* AIM OF THE TASK
Take the material below and extract the lines from the one with "YIKATOO® Brush Guard" through the one with "My Daddy And", word for word, without pictures.

* INPUT DATA

*** Block opens ***

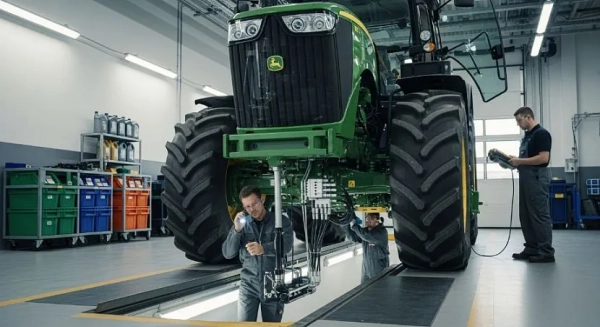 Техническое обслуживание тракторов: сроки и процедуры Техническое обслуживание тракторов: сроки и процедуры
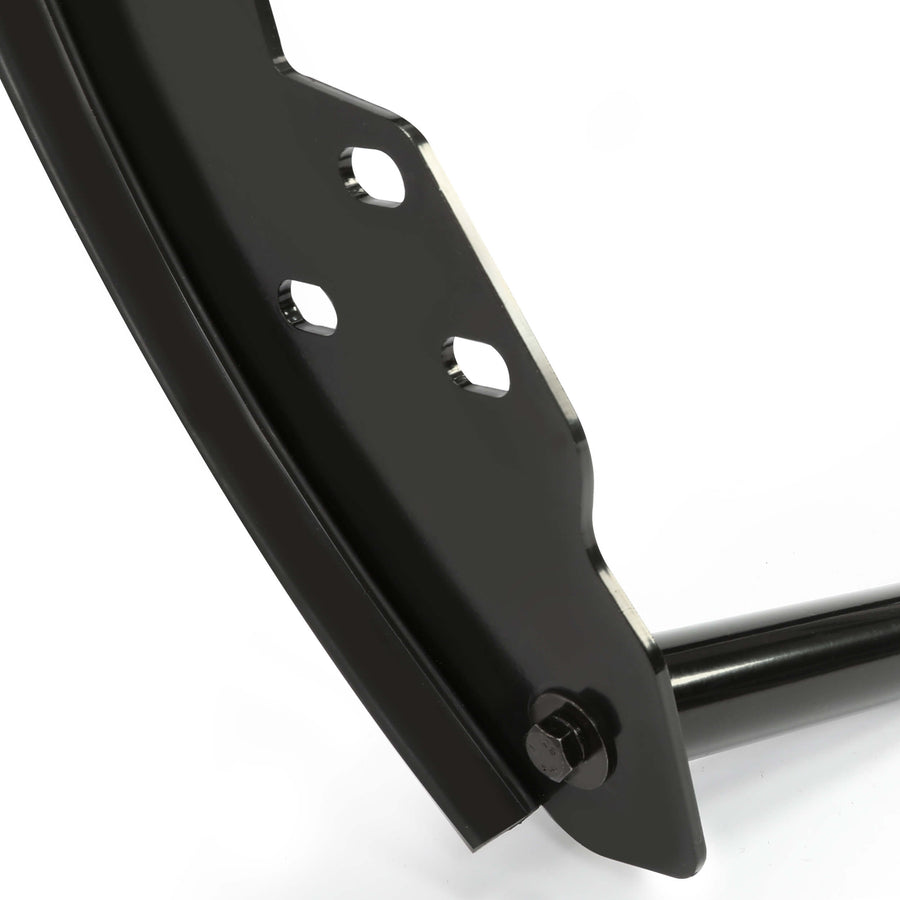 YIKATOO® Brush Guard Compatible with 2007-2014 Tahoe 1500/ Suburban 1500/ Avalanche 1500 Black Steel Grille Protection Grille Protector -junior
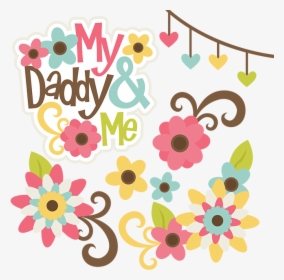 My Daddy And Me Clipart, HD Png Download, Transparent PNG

*** Block closes ***
*** Block opens ***

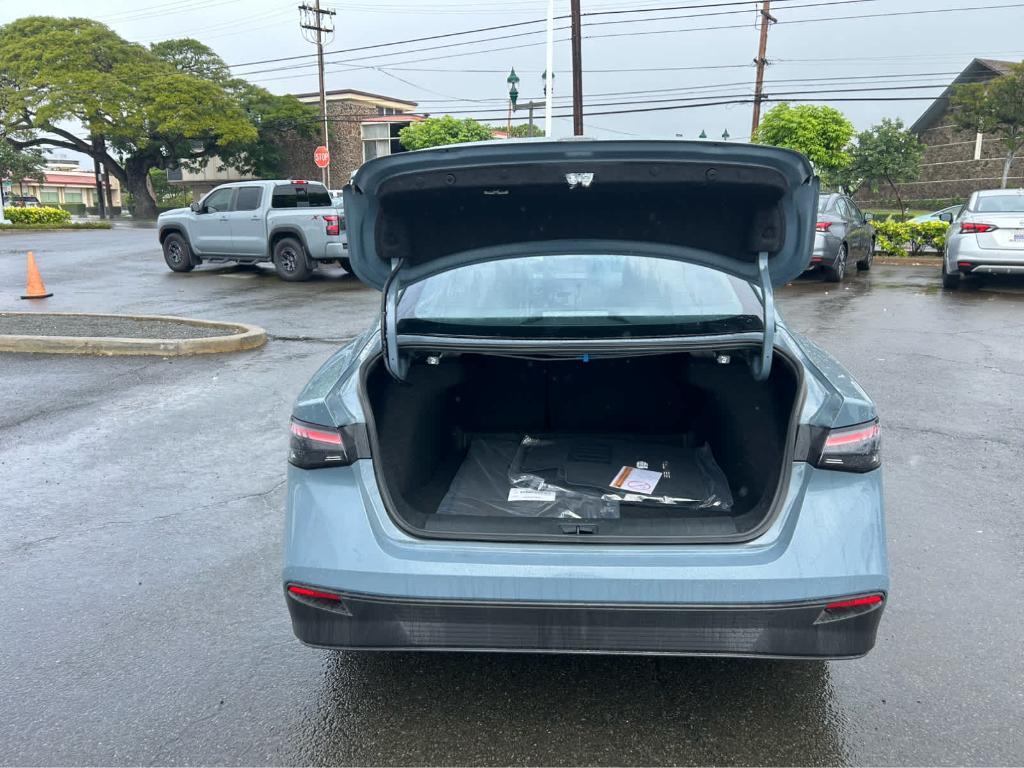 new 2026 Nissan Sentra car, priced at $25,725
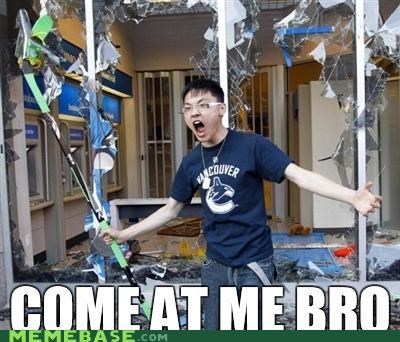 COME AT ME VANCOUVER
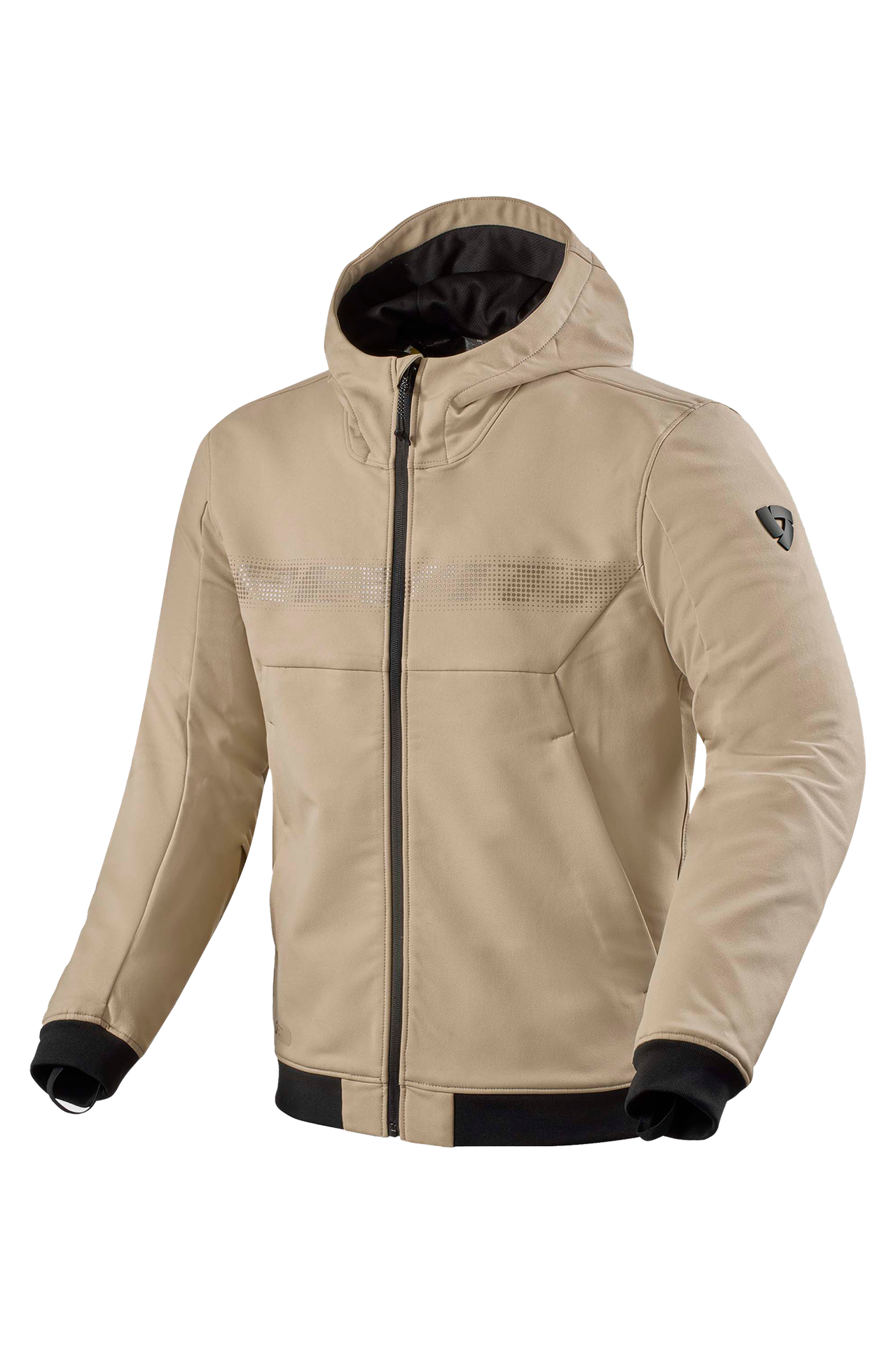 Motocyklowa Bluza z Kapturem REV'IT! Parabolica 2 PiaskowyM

*** Block closes ***

* SOLUTION TO THIS EXERCISE
 YIKATOO® Brush Guard Compatible with 2007-2014 Tahoe 1500/ Suburban 1500/ Avalanche 1500 Black Steel Grille Protection Grille Protector -junior
 My Daddy And Me Clipart, HD Png Download, Transparent PNG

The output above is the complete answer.